* begin Material shown *

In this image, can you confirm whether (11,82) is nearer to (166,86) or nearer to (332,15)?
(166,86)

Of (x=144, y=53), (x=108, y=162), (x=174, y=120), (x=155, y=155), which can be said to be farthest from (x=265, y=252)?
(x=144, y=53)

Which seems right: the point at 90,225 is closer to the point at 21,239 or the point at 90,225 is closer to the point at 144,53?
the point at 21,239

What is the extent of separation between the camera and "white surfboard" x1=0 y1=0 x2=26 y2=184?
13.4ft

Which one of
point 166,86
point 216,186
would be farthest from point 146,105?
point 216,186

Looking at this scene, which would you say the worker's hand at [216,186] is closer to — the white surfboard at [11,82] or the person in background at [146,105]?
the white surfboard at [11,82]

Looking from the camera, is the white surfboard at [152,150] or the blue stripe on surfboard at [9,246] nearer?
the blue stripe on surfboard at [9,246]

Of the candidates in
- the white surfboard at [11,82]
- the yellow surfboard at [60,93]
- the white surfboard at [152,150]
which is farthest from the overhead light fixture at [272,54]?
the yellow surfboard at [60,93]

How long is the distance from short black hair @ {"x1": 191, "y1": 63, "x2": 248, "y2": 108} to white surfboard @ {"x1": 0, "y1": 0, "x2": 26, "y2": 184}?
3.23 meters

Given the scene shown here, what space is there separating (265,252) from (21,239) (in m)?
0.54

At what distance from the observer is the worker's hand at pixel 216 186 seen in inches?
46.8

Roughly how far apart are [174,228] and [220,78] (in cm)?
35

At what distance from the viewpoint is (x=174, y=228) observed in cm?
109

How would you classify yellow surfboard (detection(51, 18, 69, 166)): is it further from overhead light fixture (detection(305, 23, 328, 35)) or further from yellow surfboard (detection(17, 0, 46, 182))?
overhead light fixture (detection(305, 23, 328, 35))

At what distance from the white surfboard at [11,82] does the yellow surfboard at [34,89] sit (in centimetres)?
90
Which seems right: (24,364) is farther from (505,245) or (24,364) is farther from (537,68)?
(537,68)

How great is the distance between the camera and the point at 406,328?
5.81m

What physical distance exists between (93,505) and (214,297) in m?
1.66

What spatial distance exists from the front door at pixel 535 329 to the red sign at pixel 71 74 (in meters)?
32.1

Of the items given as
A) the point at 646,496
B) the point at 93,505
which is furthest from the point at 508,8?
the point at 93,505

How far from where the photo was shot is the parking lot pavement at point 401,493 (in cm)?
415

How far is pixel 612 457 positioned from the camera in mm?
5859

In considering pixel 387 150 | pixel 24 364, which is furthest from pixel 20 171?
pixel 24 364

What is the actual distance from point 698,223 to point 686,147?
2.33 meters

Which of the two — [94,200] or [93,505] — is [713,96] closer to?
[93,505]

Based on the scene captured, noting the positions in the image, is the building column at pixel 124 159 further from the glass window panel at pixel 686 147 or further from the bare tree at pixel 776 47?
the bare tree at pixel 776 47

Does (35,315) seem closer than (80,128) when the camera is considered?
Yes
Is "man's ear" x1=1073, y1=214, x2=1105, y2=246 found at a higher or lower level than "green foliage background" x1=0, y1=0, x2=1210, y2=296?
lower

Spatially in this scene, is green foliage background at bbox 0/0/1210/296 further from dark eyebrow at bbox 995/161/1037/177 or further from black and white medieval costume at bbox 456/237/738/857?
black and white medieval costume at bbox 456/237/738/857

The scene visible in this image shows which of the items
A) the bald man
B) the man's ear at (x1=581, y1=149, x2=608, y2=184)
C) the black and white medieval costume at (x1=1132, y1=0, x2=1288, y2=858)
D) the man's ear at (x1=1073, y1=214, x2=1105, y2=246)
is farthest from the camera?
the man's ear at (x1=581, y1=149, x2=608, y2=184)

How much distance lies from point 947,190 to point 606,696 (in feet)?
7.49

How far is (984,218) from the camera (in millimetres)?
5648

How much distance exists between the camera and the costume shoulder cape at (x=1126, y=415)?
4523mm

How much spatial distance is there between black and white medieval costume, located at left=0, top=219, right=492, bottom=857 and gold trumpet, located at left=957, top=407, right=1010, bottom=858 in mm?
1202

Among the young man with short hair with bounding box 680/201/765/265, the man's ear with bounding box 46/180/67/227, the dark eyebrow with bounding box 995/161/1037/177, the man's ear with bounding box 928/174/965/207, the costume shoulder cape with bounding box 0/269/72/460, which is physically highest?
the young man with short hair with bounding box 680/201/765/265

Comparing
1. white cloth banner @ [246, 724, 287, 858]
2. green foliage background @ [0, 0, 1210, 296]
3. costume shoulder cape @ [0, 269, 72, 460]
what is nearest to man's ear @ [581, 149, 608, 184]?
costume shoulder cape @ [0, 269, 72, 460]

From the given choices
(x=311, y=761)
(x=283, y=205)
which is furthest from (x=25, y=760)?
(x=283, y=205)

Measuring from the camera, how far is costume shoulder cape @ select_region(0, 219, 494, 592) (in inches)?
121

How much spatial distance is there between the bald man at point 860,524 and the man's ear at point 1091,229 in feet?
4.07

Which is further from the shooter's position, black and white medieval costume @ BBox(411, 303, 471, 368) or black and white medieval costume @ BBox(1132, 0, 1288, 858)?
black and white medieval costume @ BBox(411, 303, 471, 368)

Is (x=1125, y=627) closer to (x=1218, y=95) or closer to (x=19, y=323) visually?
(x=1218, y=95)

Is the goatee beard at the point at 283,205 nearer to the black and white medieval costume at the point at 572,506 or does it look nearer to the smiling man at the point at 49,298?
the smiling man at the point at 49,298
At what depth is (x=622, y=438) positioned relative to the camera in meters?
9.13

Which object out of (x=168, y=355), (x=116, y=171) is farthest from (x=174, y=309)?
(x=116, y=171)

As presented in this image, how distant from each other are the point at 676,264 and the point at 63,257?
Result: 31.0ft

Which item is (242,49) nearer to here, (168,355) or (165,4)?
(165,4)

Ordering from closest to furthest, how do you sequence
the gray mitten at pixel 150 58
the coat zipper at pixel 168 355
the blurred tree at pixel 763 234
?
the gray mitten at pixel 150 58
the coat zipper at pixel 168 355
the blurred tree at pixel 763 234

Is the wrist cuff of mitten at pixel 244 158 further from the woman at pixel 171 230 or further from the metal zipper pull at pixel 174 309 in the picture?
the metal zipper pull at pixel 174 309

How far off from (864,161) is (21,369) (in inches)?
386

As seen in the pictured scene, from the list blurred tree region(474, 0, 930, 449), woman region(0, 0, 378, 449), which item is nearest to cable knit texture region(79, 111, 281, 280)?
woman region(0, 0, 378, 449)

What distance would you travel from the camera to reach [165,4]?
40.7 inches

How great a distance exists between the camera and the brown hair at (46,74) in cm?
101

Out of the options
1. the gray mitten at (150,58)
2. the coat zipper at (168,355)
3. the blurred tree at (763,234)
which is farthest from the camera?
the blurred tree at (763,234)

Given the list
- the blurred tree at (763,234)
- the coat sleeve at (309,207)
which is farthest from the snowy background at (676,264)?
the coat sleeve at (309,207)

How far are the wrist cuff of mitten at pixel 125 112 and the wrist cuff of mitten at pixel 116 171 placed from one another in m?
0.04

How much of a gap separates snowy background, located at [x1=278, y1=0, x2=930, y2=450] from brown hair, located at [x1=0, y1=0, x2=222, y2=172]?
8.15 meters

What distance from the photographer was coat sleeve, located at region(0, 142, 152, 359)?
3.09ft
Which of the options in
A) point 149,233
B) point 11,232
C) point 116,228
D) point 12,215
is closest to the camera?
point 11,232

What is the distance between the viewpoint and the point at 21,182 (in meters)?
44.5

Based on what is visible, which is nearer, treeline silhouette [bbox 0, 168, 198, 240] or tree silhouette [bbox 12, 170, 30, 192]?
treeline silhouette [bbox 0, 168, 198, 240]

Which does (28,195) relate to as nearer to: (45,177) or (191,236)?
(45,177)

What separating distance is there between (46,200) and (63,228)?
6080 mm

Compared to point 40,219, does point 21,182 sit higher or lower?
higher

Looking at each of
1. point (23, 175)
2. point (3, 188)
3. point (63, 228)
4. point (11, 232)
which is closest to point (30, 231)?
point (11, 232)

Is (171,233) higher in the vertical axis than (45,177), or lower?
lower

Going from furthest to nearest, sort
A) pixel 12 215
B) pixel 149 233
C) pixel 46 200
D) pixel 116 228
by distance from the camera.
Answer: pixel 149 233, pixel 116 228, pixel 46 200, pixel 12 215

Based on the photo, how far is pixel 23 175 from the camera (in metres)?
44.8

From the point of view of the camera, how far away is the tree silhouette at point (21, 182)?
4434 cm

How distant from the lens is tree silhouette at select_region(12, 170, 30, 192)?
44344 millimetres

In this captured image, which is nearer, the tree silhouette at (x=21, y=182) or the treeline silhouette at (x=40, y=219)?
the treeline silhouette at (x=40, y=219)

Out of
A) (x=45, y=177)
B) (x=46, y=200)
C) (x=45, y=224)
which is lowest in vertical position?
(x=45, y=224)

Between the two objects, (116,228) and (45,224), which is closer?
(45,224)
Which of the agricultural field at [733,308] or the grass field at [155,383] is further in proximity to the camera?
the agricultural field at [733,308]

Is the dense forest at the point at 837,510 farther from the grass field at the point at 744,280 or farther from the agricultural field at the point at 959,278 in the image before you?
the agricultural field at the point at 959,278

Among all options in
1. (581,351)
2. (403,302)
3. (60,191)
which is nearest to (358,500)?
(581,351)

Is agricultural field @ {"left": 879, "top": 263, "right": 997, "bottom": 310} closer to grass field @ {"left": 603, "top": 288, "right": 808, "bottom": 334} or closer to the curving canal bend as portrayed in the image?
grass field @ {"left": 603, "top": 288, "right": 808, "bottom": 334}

* end Material shown *

Could you quote, exactly as they appear, the line containing "Is the dense" and every line after it to the end of the records above?

* Response *
Is the dense forest at the point at 837,510 farther from the grass field at the point at 744,280 or farther from the agricultural field at the point at 959,278 in the image before you?
the agricultural field at the point at 959,278

Among all options in
1. (581,351)
2. (403,302)
3. (60,191)
which is nearest to (358,500)?
(581,351)

Is agricultural field @ {"left": 879, "top": 263, "right": 997, "bottom": 310} closer to grass field @ {"left": 603, "top": 288, "right": 808, "bottom": 334} or closer to the curving canal bend as portrayed in the image?
grass field @ {"left": 603, "top": 288, "right": 808, "bottom": 334}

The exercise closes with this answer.